De Zubiría denuncia que los maestros trabajan aislados, cada uno “remando para un lado distinto”, y que la pedagogía oficial ha desdibujado la figura del maestro como autoridad intelectual y moral. En otras palabras, lo que Danvila denuncia como pérdida de autoridad en el aula, De Zubiría lo traduce en un vacío de liderazgo educativo: una escuela sin norte, sin cohesión y sin propósito.

Y a ello se suma un actor clave: los papás. El trabajo del aula no puede prosperar si el maestro rema solo. Hoy muchos padres, lejos de ser aliados, alientan, reproducen y legitiman las mismas conductas que debilitan la formación de sus hijos: falta de responsabilidad, irrespeto, ausencia de límites. Peor aún, algunos interponen su poder para desacreditar al profesor exigente, lo que refuerza la mediocridad y destruye el sentido de misión del educador. La educación, sin corresponsabilidad familiar, es un barco sin timón.

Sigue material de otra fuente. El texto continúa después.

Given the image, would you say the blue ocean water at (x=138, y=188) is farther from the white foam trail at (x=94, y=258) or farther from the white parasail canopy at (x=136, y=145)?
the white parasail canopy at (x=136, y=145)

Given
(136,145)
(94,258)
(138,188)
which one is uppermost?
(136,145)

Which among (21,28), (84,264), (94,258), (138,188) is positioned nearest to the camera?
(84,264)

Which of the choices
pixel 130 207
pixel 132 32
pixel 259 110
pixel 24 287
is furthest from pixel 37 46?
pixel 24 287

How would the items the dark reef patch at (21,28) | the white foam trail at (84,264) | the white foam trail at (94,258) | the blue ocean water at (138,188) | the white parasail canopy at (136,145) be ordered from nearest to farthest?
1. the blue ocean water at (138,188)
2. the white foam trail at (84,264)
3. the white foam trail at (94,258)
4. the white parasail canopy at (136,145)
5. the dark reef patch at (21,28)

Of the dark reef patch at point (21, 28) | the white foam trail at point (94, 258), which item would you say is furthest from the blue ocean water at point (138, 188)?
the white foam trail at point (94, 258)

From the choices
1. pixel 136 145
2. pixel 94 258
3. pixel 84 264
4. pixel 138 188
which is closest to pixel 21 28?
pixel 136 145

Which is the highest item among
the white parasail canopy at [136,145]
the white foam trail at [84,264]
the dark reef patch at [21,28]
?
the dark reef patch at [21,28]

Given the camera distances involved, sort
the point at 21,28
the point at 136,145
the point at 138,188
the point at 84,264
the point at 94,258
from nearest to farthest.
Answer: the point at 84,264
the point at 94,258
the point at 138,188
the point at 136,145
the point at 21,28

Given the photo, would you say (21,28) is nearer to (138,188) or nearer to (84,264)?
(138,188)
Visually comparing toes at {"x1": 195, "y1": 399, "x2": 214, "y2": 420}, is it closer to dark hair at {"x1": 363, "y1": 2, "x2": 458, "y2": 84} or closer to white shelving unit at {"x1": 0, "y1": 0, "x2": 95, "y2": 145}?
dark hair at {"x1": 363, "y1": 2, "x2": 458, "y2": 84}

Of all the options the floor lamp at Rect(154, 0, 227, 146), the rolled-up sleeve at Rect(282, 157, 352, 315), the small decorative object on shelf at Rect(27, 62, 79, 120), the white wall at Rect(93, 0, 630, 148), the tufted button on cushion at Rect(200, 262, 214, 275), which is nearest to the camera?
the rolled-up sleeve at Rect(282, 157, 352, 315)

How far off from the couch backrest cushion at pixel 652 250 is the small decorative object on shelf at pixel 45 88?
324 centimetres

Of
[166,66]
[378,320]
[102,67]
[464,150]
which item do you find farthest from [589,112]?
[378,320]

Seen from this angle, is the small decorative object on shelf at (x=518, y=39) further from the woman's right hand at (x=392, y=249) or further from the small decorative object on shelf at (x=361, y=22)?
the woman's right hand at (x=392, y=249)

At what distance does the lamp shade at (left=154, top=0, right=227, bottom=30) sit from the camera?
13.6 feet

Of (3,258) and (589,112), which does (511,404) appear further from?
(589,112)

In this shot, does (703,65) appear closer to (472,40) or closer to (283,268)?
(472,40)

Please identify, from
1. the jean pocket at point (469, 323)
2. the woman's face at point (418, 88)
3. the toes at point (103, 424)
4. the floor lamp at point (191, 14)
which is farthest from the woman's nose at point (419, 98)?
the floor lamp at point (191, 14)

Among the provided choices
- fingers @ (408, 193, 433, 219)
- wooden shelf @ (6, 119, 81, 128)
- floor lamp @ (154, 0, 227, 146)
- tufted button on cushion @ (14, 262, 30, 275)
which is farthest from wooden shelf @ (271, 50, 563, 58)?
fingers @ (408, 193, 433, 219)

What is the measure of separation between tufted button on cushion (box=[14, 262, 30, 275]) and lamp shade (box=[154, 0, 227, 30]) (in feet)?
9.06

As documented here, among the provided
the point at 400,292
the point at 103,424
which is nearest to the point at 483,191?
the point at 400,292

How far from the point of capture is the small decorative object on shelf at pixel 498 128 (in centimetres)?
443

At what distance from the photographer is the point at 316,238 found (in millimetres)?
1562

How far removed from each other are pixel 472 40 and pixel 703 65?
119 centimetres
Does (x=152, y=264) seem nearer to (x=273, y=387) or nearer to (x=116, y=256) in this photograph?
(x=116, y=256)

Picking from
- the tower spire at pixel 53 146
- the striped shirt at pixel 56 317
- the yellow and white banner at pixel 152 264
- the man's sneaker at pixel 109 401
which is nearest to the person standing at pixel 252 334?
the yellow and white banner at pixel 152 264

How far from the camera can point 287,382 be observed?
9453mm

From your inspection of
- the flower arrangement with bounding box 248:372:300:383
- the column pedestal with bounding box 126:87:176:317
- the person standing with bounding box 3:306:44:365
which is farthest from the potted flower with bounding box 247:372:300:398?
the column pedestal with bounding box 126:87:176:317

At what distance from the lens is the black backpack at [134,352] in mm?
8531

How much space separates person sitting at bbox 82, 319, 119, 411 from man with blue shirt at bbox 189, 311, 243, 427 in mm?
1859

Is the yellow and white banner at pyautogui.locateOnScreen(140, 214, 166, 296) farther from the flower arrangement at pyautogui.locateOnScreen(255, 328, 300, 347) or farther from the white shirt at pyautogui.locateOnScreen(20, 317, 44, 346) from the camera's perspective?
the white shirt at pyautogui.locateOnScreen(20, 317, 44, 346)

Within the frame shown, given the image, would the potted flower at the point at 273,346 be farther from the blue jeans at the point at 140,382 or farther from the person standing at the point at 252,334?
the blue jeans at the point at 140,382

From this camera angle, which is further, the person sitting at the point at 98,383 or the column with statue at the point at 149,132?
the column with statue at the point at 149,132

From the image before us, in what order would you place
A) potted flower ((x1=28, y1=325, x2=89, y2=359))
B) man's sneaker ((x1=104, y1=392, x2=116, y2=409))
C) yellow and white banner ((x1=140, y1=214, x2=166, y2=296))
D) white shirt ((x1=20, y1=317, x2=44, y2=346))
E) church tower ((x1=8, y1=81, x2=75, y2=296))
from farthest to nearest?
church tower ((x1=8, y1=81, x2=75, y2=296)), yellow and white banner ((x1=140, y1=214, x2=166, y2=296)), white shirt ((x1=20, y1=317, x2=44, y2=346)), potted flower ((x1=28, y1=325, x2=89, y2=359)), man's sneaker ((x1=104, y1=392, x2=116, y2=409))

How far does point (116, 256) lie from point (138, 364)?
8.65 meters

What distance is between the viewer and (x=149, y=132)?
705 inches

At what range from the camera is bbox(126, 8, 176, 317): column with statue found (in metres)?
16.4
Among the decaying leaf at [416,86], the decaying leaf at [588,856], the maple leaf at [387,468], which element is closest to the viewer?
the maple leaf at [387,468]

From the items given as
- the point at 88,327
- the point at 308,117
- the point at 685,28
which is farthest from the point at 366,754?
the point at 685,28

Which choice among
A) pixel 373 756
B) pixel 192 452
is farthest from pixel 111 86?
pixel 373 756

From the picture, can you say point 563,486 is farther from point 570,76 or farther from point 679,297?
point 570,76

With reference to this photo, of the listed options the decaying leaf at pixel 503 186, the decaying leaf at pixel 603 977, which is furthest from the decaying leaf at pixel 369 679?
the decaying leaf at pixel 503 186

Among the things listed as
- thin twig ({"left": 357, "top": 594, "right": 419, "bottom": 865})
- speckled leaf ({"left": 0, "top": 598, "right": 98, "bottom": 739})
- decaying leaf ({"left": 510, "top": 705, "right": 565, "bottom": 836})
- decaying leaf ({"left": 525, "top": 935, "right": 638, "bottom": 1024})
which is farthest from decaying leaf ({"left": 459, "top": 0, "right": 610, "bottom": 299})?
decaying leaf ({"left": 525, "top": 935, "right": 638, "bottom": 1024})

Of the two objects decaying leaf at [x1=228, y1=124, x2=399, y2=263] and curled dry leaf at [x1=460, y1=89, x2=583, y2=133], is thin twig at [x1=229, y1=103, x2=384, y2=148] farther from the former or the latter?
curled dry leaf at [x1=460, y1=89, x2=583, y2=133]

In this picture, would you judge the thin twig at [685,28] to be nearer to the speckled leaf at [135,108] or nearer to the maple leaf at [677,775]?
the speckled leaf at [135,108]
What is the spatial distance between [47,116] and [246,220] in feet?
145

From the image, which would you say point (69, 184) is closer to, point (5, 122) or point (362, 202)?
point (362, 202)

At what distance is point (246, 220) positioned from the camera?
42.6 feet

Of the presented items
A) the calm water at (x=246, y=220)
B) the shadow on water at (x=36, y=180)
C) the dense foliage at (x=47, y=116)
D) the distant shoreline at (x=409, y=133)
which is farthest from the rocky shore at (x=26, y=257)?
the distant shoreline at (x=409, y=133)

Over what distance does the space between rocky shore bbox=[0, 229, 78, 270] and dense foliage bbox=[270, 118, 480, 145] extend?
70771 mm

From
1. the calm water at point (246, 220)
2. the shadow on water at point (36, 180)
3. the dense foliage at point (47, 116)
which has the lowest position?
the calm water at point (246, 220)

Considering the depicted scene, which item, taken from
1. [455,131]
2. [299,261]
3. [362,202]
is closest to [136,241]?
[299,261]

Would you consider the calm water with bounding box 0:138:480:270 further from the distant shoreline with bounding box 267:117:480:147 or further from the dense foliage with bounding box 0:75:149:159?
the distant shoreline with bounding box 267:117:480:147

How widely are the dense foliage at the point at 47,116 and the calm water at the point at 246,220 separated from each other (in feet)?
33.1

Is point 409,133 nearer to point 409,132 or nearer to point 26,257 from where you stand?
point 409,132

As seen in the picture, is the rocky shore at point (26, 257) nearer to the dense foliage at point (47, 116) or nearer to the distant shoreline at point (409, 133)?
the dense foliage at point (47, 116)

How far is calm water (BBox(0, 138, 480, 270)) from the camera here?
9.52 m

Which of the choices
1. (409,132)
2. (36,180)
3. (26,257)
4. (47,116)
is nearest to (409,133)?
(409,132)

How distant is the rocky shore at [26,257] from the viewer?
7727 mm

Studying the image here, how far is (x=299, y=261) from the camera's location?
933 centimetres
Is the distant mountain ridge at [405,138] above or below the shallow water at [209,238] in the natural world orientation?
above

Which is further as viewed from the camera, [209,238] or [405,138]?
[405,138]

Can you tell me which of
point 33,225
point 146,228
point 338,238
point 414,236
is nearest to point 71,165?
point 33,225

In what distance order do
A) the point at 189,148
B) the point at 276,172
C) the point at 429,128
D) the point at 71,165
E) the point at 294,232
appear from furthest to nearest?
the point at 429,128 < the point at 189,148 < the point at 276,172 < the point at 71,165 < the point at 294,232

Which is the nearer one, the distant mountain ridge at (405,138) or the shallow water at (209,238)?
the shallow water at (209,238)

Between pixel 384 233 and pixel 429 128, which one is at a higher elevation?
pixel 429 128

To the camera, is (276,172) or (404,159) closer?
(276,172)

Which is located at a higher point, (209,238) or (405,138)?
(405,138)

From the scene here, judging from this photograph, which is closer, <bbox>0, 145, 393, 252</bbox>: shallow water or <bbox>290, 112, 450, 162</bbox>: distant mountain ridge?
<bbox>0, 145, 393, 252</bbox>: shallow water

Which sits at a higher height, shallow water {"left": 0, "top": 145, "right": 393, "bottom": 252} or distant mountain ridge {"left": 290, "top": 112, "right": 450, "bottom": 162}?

No existirá un punto de inflexión hacia un mejor bienestar colectivo que no pase por un cambio significativo en el sistema educativo y en la educación que allí se imparta, advirtiendo que debe ser una educación que ahora también debe incluir a los papás y no solo a los niños. Sin esa transformación moral y formativa, cualquier política social será apenas un paliativo.

En los diagnósticos hay una misma advertencia: si el docente no ejerce autoridad, la sociedad pierde su brújula ética. La escuela ya no forma ciudadanos sino consumidores; ya no transmite valores sino emociones pasajeras; ya no enseña a pensar sino a reaccionar.

Autoridad no es autoritarismo

Recuperar la autoridad del docente no significa volver al látigo ni al miedo. Entre otras cosas porque sería prácticamente imposible. Significa recuperar la legitimidad de quien enseña porque sabe, orienta y da ejemplo. La autoridad auténtica no se impone: se gana. Se funda en el conocimiento, la coherencia y la confianza.

Una maestra o un maestro que ejerce su autoridad con justicia y empatía enseña mucho más que contenidos: enseña que la vida tiene reglas, límites y consecuencias. Enseña que el esfuerzo tiene sentido y que la libertad sin responsabilidad se convierte en caos.

Cuando el alumno aprende que puede desafiar sin razón, insultar sin sanción, copiar sin castigo, o pasar de curso sin mérito, está aprendiendo, desde la infancia, que las normas no importan. Y una sociedad que normaliza esa idea no está formando ciudadanos libres, sino individuos incapaces de convivir.

El reto mayor: educar para la humanidad

Si desde el colegio se pierde el sentido de la autoridad, la anarquía crecerá y será cada vez más difícil controlarla. No se trata de un problema disciplinario, sino civilizatorio. La autoridad del maestro es la primera forma de autoridad legítima que conoce un niño fuera de casa. Allí aprende que hay jerarquías que no humillan, normas que protegen y límites que educan.

Educar para la humanidad, como diría Morin, exige restituir esa figura del maestro como portador de sentido. No hay aprendizaje posible sin respeto, ni respeto sin reconocimiento de una autoridad que lo merezca.

En un mundo saturado de información, la verdadera revolución educativa no será tecnológica, sino ética: ante todo, volver a creer en el poder del ejemplo. Porque cuando el maestro pierde la autoridad, no es solo la escuela la que fracasa, es la sociedad entera la que se descompone.